The following metrics are collected: 
* nWriteSuccesses - number of successful inserts
* nWriteFailures - number of failed inserts
* insertTimeMin - minimum time of insert operation in ms
* insertTimeAvg - average time of insert operation in ms
* insertTimeMax - maximum time of insert operation in ms
* nActiveInserts - indicates if inserts is active or not (1: active, 0: inactive)

It prints one line per metrics fetch every 5 seconds for 2 minutes.

**Collecting operator metrics**

Each kind of operator provides different metrics with specific names.
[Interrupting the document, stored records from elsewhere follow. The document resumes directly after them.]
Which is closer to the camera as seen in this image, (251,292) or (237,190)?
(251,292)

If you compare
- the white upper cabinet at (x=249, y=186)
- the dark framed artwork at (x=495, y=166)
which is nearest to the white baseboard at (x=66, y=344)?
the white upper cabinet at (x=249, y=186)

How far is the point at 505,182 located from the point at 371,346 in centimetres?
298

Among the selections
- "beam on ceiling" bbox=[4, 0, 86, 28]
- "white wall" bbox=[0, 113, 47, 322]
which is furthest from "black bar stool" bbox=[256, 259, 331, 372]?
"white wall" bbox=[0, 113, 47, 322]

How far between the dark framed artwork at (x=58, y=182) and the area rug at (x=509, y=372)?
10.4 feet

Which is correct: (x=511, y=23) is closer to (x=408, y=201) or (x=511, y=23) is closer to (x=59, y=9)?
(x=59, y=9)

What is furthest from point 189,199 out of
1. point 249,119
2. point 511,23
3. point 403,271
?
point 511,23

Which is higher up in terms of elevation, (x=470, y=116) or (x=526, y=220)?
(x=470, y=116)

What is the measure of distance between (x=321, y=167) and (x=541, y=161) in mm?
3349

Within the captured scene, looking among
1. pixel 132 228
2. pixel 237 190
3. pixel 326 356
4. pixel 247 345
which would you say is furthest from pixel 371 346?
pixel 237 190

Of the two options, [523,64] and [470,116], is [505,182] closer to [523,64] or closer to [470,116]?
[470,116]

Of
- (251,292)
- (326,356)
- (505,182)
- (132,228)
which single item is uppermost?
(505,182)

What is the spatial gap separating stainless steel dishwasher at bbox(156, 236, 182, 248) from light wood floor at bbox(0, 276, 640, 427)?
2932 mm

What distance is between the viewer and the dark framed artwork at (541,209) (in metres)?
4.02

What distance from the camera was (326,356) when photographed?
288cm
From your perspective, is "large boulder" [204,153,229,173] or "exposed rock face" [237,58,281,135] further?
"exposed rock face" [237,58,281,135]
Find below example code to retrieve all operator metrics from all jobs in a Streams instance:

---------
```
from streamsx.rest import Instance
from streamsx.topology import context

# Disable SSL certificate verification if necessary
cfg[context.ConfigParams.SSL_VERIFY] = False
# Streams instance object
instance = Instance.of_service(cfg)
# Get list of all running jobs in the Streams instance
job_list = instance.get_jobs()
for j in job_list:
    job_id = j.id
    job_name = j.name
    print("JobId: "+job_id + " Name: "+ job_name)
    # Loop over each operator of the job
    op_list = j.get_operators()
    for op in op_list:
        print("Operator name:" + op.name + " kind: " + op.operatorKind)
        # List all metrics of the operator
        m = op.get_metrics()
        if len(m) > 0:
            print("Metric "+m[0].name + ": "+str(m[0].value))
```
---------

In [None]:
from streamsx.rest import Instance
import streamsx.topology.context
from time import sleep
from datetime import datetime

# retrieve metrics from submitted job
j = submission_result.job

interval = 5 # collect metrics after n seconds
n = 24 # collect n times, -1 infinite
i = 0
metrics_info = ""
sleep(20) # initial delay since job startup takes some time
while True:
    i = i + 1
    op = j.get_operators('ES_Inserter')[0]
    if op.operatorKind == 'com.ibm.streamsx.eventstore::EventStoreSink':
        time_info = datetime.now().strftime('%Y-%m-%d %H:%M:%S')
        for metric in ("nWriteSuccesses","nWriteFailures","insertTimeMin","insertTimeAvg","insertTimeMax","nActiveInserts"):
            m = op.get_metrics(name=metric)
            if len(m) > 0:
                metrics_info = metrics_info + " " + m[0].name + ": " + str(m[0].value)

        print(time_info + " " + metrics_info)
    if i == n:
        break
    sleep(interval)
    metrics_info = ""


## 4.1 See job status 

You can view job status and logs by going to **My Instances** > **Jobs**. Find your job based on the id printed above.
Retrieve job logs using the "Download logs" action from the job's context menu.

To view other information about the job such as detailed metrics, access the Streams Console.  Go to **My Instances** > **Provisioned Instances**. Select the Streams instance and open the URL listed under *externalConsoleEndpoint* or *serviceConsoleEndpoint*.

<a name="cancel"></a>

# 5. Cancel the job

This cell generates a widget you can use to cancel the job.

In [None]:
# cancel the job in the IBM Streams service
submission_result.cancel_job_button()

You can also interact with the job through the [Job](https://streamsxtopology.readthedocs.io/en/stable/streamsx.rest_primitives.html#streamsx.rest_primitives.Job) object returned from `submission_result.job`

For example, use `job.cancel()` to cancel the running job directly.

# Summary

We started with a `Stream` called `pulse`, which contained the data we wanted to insert. Next, we used the `pulse` stream as input for the "Event Store Writer" to insert rows in the specified table.  

After submitting the application to the Streams service, we connected to the instance via REST and displayed the "Event Store Writer" metrics to see the progress within the notebook.